===== PASSAGE SHOWN =====
On Having Too Many Books

This morning, we took delivery of three more bookcases. They went directly to one of the only rooms that doesn’t have a bookshelf in it: we call it ‘O’Hare’, because when we moved in, that room served as the storage point for the luggage we used to help move our clothes, linens, and related matters. I had stacked some book boxes along the back wall there, and these shelves displaced the book boxes.

In fact, not only did they take all the books from those boxes, they’ll fit numerous other boxes of books that currently reside in the library (Margaret’s study) and in the closet of my study. We’re really making progress on getting books unpacked.

In the process, I’ve seen innumerable old friends emerge from their cardboard hostels. Books that touched me profoundly (The Man in the High Castle, 1962 book club edition from Putnam), that changed my mind (Derrida’s Margins of Discourse), books by friends, books I long to have time to read, books I long to reread, books I need to consult for my own writing once I get the time, books I hope some next generation reader will cherish….

Some may have read the interview with Umberto Eco that’s been bouncing around the internet (cited here from Open Culture) — the one wherein he goes hard for having unread books in one’s personal library, constituting what he calls an anti-library. Eco testifies to books’ importance to personal research. He notes that ‘a private library is not an ego-boosting appendages but a research tool.’ Fair enough, and point very well taken; I have numerous books stored up against the day I begin writing out my big book about hermeneutics, more for work on parables, more for liturgical guidance, more for the history of the reception of the Bible in English, and I could go on indefinitely.
===== INFORMATION SUPPLIED =====
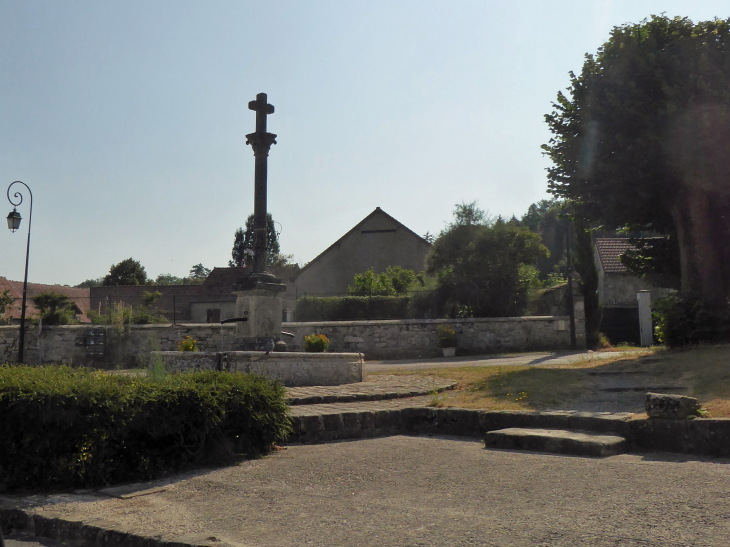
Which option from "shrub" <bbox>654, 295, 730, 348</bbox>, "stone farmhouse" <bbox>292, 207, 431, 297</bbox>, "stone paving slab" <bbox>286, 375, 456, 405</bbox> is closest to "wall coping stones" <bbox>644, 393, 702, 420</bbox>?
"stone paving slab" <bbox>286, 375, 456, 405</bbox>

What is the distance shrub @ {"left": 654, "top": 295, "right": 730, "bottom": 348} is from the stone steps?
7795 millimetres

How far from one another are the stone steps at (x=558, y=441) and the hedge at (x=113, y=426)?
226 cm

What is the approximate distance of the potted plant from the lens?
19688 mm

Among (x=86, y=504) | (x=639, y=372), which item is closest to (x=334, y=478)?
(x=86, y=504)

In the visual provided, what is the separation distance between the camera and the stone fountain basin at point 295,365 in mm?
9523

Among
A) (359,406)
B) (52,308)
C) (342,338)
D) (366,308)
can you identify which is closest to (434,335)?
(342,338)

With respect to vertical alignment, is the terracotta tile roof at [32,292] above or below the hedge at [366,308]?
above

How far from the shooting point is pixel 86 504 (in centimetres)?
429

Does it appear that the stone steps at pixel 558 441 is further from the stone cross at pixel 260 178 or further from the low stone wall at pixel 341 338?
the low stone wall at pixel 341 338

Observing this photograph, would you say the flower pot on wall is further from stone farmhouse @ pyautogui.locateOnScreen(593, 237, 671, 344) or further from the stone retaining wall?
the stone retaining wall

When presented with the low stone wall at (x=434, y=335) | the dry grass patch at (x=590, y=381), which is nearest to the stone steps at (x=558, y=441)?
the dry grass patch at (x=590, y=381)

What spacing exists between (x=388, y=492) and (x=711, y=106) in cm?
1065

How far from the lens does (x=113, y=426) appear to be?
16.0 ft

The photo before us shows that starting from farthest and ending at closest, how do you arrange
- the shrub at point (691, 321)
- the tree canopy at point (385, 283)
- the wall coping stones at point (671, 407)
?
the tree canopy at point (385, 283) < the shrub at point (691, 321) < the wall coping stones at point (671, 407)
=====
### TASK ITEM
According to the passage about having too many books, why is the room called "O'Hare"? You can leave the items aside, since nothing here depends on them.

### RESPONSE
When they moved in, that room served as the storage point for the luggage used to help move their clothes, linens, and related matters.